The warmdesk-seed binary (shipped alongside the main server) populates the database with sample projects, cards, users, and more for demonstration purposes. It is idempotent β€” it exits early if demo data is already present (detected by the demo.admin username).

# Basic usage
./warmdesk-seed

# Override the config file location
./warmdesk-seed --config /path/to/warmdesk.yaml

# Drop all existing demo data first, then re-seed
./warmdesk-seed --reset

Prometheus metrics

GET /api/v1/metrics exposes a standard Prometheus scrape endpoint. Accessible to users with the metrics or admin global role.

Setup

  1. In the admin panel Users tab, create a user with global role metrics (e.g. username prometheus).

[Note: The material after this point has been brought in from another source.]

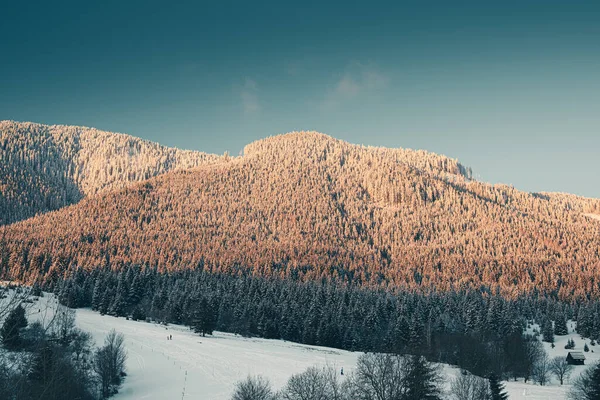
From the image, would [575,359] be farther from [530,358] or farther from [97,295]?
[97,295]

  2. Open the edit modal for that user, scroll to API Keys, and click Generate to create a key. Copy the key β€” it is only shown once.

Prometheus scrape config

WarmDesk accepts the API key via an Authorization: ApiKey <key> header. Use Prometheus' built-in authorization block (no proxy required):

scrape_configs:
  - job_name: warmdesk
    static_configs:
      - targets:
          - warmdesk.example.com      # no port needed for standard HTTPS/HTTP
    metrics_path: /api/v1/metrics
    scheme: https                     # or http
    authorization:
      type: ApiKey
      credentials: your-metrics-api-key
Note
bearer_token / Authorization: Bearer is not supported for API key authentication β€” it is reserved for JWT tokens. Use authorization.type: ApiKey as shown above.

Exposed metrics

The endpoint also exposes two self-monitoring gauges:

  • warmdesk_metrics_last_access_timestamp_seconds β€” Unix timestamp of the previous successful scrape (0 if never).

  • warmdesk_metrics_last_access_success β€” result of the previous scrape: 1 = success, 0 = failed (auth error), -1 = never scraped.

These are visible in Admin β†’ Settings β†’ Metrics access log.